次なる試合
興奮冷めやらぬ武舞台より下がって来たブリュンヒルデを迎えた闘士達の視線は、様々な思惑が入り乱れていたが、そんな人々を差し置いてブリュンヒルデに話しかけた者がいた。
「流石ですね。ブリュンヒルデ様。」
「おお!そなたはエルルーンではないか!」
そう、それはかつて立ち寄ったフォールクヴァングで出会った薔薇十字聖騎士団団長エルルーンであった。
「エイル猊下の使いで、皆さんを追って参りました。ちなみに、私も出場しています。薔薇十字聖騎士団を代表してですが。」
「なるほどな。」
闘士達は、ブリュンヒルデがかのフォールクヴァングの騎士団の団長と知己であることを知り、その実力が本物であることを理解したようだった。
「「「「ウオーーーーーーーーーー!!!!」」」」
闘技場から、歓声が聞こえて来た。
「次の試合が始まったようですね。」
「そのようだな。」
「見に行かれますか?」
「そうしよう!」
二人は、連れだって歩き出した。
闘技場の下層は、闘士達が武舞台を見ることのできる鉄格子で区切られた窓がいたる所にあった。
ジークフリートも其処にいた。
「主殿!」
「ヒルデか。先程の闘いは流石だったな。」
「お久しぶりです。ジークフリート様。」
「エルルーン殿か!?なぜここに?」
「それは、何れ話しましょう。今は試合を見届けましょうか。」
三人は武舞台に視線を向けた。
そこには、先程ブリュンヒルデに絡んできたカーシャという女戦士がいた。
相手は、銀色の体毛の巨大な熊であった。
「銀牙熊だな。しかも相当な上位種だ。」
ジークフリートが、誰に言うでもなく呟いた。
武舞台には、カーシャの他にも女闘士達もいたが、やはり突出した実力者は、彼女一人のようだった。

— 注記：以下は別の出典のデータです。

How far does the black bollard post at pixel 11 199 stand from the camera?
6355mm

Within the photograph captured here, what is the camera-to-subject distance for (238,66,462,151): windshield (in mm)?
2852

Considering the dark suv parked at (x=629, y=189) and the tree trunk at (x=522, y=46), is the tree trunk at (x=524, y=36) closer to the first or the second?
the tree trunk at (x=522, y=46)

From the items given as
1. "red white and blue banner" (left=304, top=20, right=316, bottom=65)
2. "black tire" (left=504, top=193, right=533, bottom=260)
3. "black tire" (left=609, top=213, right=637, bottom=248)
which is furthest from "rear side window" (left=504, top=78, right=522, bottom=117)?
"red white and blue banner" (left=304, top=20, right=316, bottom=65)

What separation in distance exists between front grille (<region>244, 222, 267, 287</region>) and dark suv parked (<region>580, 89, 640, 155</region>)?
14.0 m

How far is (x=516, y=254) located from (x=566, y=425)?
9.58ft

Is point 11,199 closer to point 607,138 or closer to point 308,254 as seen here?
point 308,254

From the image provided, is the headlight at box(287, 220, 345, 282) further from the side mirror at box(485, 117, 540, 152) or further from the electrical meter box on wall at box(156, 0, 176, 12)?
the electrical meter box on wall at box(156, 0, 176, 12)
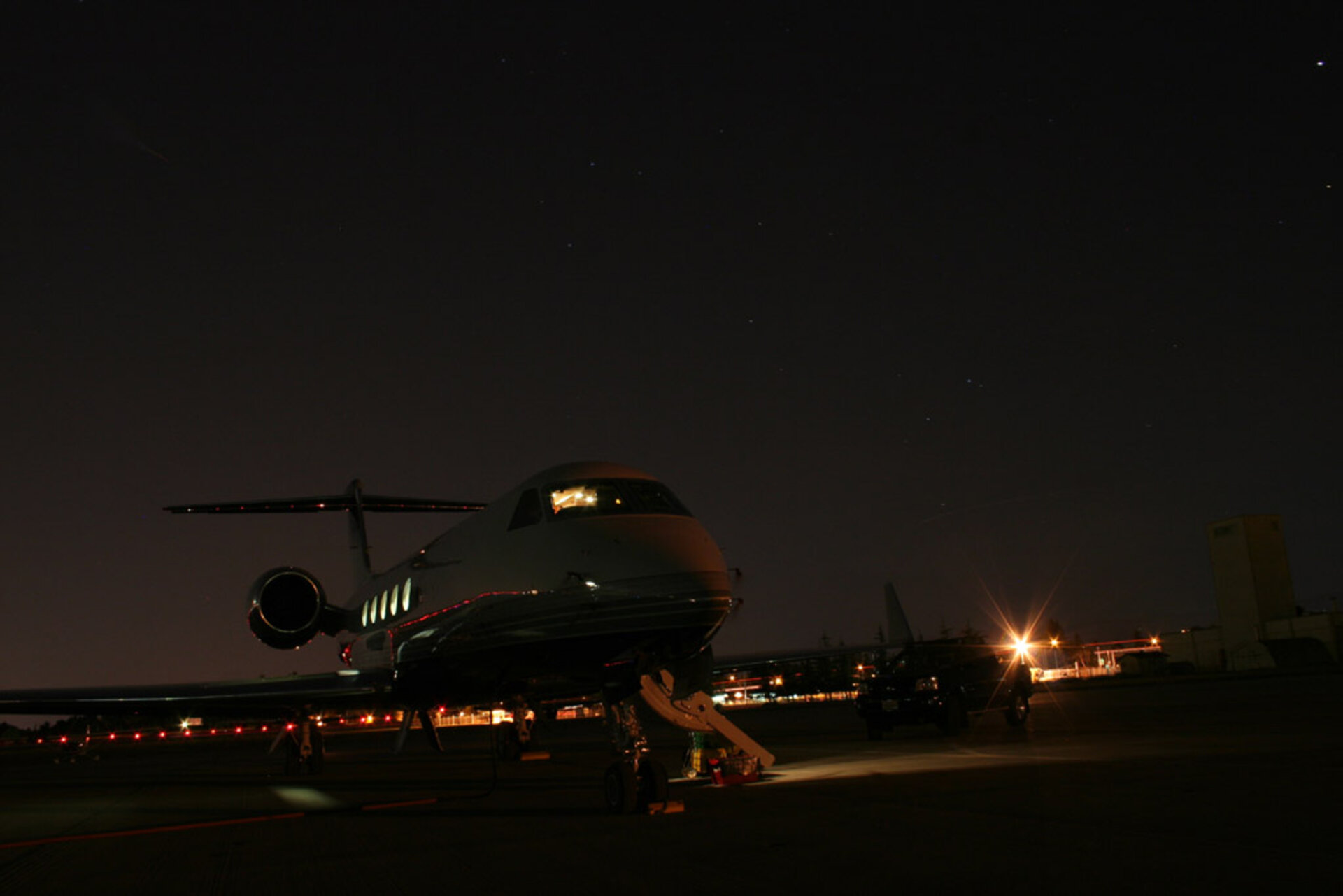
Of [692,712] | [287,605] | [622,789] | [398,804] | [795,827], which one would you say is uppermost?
[287,605]

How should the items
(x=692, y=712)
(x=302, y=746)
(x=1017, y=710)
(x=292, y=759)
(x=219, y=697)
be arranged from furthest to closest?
(x=1017, y=710)
(x=292, y=759)
(x=302, y=746)
(x=219, y=697)
(x=692, y=712)

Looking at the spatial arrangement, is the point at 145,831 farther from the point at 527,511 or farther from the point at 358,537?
the point at 358,537

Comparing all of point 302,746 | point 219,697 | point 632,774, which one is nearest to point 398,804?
point 632,774

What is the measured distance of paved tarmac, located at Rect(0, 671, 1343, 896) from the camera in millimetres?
6164

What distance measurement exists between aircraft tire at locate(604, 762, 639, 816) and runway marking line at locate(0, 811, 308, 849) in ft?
11.8

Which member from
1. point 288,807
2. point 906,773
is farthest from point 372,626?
point 906,773

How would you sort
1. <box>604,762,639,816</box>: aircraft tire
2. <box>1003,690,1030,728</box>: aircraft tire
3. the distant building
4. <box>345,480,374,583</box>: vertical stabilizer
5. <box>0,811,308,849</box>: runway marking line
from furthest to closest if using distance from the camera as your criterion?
1. the distant building
2. <box>345,480,374,583</box>: vertical stabilizer
3. <box>1003,690,1030,728</box>: aircraft tire
4. <box>0,811,308,849</box>: runway marking line
5. <box>604,762,639,816</box>: aircraft tire

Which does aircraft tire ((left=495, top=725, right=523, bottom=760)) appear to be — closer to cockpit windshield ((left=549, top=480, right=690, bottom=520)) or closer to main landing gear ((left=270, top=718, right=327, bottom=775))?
main landing gear ((left=270, top=718, right=327, bottom=775))

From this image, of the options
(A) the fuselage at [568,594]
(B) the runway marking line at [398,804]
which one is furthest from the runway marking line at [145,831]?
(A) the fuselage at [568,594]

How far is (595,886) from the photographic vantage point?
20.4 feet

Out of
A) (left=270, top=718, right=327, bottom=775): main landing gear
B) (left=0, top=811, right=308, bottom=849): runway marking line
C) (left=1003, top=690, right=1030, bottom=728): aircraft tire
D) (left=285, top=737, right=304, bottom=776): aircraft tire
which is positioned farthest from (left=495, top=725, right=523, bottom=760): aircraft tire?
(left=1003, top=690, right=1030, bottom=728): aircraft tire

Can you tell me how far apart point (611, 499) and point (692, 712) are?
8.43 feet

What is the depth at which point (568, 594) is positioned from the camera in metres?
10.0

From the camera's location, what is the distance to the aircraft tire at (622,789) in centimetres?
977
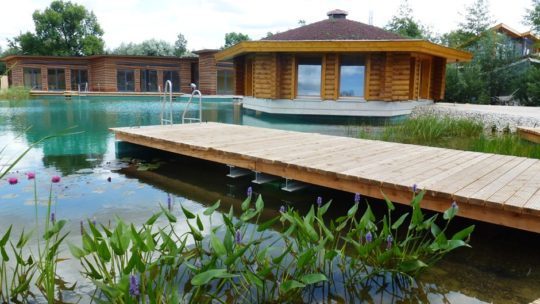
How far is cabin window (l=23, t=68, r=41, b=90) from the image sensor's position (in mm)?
26828

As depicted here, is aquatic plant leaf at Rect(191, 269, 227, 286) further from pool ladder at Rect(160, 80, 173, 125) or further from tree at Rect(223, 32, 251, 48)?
tree at Rect(223, 32, 251, 48)

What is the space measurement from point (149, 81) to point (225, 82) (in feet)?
15.7

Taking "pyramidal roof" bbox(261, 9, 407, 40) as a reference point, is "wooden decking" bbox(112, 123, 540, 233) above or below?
below

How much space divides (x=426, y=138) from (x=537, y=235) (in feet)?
14.5

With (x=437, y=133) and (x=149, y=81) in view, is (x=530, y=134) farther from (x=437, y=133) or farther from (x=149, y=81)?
(x=149, y=81)

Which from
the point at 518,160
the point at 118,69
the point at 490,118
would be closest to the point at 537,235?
the point at 518,160

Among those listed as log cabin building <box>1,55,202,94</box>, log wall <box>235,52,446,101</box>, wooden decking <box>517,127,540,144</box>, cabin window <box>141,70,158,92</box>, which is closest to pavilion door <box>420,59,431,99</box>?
log wall <box>235,52,446,101</box>

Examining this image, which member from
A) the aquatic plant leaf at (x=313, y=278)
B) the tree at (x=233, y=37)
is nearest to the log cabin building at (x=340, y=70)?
the aquatic plant leaf at (x=313, y=278)

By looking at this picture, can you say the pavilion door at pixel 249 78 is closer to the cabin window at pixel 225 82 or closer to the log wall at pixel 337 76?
the log wall at pixel 337 76

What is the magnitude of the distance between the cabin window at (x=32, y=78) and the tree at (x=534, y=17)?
26.8 m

しかも、ブリュンヒルデを意識してか、常に銀牙熊の正面に立ちはだかっているのだった。
『グオオオオオオオ!!!!』
銀牙熊がカーシャに突撃した。
その剛椀が振るわれるが、カーシャはその腕を跳んで躱すと、銀牙熊の頭部を蹴って更に上空へ舞い上がった。
銀牙熊は、追撃しようと空に視線を上げたが、そこには、太陽を背に宙に舞うカーシャがいた。
太陽の眩しさに、銀牙熊が眼を逸らしたその瞬間、カーシャはバトルアックスと共に、回転しながら落ちて来た。
「頭蓋砕き!!」
ズカッ!!ドドオオオオン!!
秘技が発動し、その一撃は、銀牙熊の脳天に決った。
その勢いは止まらず、銀牙熊は武舞台の床に縫い止められた。
正に、必殺の一撃である。
「「「「うおーーーーーーーーーーーー!!!!」」」」
血飛沫を舞上げながら、バトルアックスを引き抜いたカーシャに、観客達の歓声が浴びせられた。
その歓声に、送られながらカーシャは堂々と退場していった。
エルルーンさん再登場!カーシャさんも、かなり強いです!闘技祭編長くなりそうです。